Task requirements: Which people does the editorial "The ghosts of racism" name?

***** Text block

The ghosts of racism
Almost 17 years after South Africans stood in long queues to officially bury apartheid, the ghost of racism continues to haunt us.
The reported observation by government spokesman Jimmy Manyi that the “over-supply” of coloureds in the Western Cape is a supposed economic disadvantage should alarm us not only for its content.
The idea that coloureds should leave their ancestral homes in the Western Cape to satisfy the policies of the government (and Mr Manyi has said he was “only articulate[ing] the government’s view”) is patently absurd. Mr Manyi’s remark—which he made, crucially, as the powerful director-general of the Department of Labour—reflects notions of social engineering that would not have been foreign to the apartheid regime.
The ANC’s equivocation over the Manyi issue suggests that his opinions are not unique within the party. By rights, a government spokesman who has expressed racist views should be immediately dismissed—unless he was indeed articulating, as he has claimed, the government’s views. His limp apology through a third party for the offence people have taken, rather than the content of his remark, should constitute another firing offence.
The forthright response to Mr Manyi by Trevor Manuel, minister in the presidency, is therefore welcome. In a letter to Mr Manyi, the former finance minister wrote: “I now know who Nelson Mandela was talking about when he said in the dock that he had fought against white domination and that he had fought against black domination. Jimmy, he was talking about fighting against people like you.”
Despite the stinging criticism of his own government—the minister suggested that “racism has infiltrated the highest echelons of government”—Mr Manuel has saved the ANC some face and may have succeeded in tempering people’s outrage. He has done his party a great service, for which he is unlikely to be thanked.
Coloured people, meanwhile, will be concerned that Mr Manyi’s rhetoric does in fact reflect the government’s thinking. Since the fall of apartheid, it has been a common complaint that the ANC has failed to acknowledge the very real suffering of coloureds under apartheid, and itself discriminates against that group now.
More than that, the language of displacement hits a raw nerve in a community still suffering the devastating social effects of forced removals under apartheid.
The Manyi episode has brought South Africa’s fragile state of race relations into focus again. Two years ago Afrikaans singer Steve Hofmeyr issued what amounts to a white supremacist rant in which he appeared to claim personal credit, by virtue of his DNA, for the accomplishments of white people in Europe centuries ago. The entertainer doubtless articulated the zealous views of some obtuse whites, but they were neither accurate nor helpful in a dialogue on race.
Mr Hofmeyr’s career seems not to have suffered on account of his repulsive tract, with even mainstream television offering him continued high profile exposure.
And therein resides a fundamental problem: South Africans are so tolerant of racism that the expression of racist views tends to have no serious repercussions. More than that, both Mr Manyi and Mr Hofmeyr will claim that their statements are not racist. Certainly, neither regards himself as a racist.
On racism, South Africans are well-guided by the social teachings of the Catholic Church. The bishops of the United States expressed that teaching most forcefully in a 1979 pastoral statement: “Racism is a sin; a sin that divides the human family, blots out the image of God among specific members of that family, and violates the fundamental human dignity of those called to be children of the same Father. Racism is the sin that says some human beings are inherently superior and others essentially inferior because of race. It is the sin that makes racial characteristics the determining factor for the exercise of human rights.”
It seems that in 2011 there is still a place in South Africa for racial chauvinists and their loathsome views, be they white supremacists or the proponents of a narrow black hegemony.
This was not the promise of 1994, and it is not a tribute to those who sacrificed so much for the promise of a South Africa free of bigotry.

**********
***** Input data

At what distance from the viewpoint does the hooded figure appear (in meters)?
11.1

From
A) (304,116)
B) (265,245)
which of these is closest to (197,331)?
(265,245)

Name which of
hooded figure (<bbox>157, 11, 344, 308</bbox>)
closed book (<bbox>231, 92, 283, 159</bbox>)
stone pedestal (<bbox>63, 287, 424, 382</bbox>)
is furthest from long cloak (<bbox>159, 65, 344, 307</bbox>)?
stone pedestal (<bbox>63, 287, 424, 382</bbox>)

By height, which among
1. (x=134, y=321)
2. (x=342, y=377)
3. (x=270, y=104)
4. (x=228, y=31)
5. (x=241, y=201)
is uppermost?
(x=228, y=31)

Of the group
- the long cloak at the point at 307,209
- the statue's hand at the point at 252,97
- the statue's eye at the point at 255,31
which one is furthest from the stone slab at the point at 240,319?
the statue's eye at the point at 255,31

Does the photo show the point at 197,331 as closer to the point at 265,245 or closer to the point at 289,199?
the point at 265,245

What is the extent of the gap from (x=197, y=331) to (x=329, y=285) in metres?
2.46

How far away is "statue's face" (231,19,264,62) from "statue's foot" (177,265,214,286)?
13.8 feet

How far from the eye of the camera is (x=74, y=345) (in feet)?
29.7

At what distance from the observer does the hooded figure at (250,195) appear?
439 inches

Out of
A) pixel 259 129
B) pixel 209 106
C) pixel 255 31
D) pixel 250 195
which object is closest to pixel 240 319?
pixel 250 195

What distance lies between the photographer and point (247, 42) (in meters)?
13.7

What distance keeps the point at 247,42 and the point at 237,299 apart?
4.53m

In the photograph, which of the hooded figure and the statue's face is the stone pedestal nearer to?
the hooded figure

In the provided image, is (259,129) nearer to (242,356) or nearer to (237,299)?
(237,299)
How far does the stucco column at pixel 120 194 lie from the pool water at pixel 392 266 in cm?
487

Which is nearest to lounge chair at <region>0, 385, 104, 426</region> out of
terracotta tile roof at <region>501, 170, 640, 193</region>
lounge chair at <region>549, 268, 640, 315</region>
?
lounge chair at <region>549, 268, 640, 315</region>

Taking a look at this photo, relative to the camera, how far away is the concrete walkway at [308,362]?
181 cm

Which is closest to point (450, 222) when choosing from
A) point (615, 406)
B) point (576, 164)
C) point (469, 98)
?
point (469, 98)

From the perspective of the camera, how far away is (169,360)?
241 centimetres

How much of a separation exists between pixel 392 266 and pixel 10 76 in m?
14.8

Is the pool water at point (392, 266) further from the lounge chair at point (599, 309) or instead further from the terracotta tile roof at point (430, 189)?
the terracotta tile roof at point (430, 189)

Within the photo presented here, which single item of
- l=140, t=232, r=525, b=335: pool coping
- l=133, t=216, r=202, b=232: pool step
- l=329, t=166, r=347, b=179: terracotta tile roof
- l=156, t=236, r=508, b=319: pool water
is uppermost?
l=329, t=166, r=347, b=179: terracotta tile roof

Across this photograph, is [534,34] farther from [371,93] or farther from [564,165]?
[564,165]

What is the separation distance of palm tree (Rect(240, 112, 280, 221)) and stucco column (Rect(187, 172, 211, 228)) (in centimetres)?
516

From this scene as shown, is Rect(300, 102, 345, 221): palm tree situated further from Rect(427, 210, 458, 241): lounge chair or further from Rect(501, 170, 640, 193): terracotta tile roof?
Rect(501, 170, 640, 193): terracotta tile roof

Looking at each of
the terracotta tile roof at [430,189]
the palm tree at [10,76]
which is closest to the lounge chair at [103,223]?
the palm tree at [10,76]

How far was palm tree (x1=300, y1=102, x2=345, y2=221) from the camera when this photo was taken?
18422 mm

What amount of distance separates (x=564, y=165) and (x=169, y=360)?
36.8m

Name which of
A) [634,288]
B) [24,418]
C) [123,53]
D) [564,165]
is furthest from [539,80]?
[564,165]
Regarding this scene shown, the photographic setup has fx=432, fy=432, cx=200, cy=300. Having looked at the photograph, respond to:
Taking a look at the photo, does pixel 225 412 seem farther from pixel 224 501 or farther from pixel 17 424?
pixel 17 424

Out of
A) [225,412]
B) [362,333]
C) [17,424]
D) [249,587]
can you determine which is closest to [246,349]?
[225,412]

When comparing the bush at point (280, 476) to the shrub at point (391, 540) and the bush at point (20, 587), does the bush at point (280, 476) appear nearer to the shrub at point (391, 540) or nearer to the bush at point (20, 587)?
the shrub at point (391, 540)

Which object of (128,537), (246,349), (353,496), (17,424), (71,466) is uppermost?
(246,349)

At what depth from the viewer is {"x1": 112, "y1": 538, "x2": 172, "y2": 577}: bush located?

**********

Problem solution: Jimmy Manyi, Trevor Manuel, Nelson Mandela, Steve Hofmeyr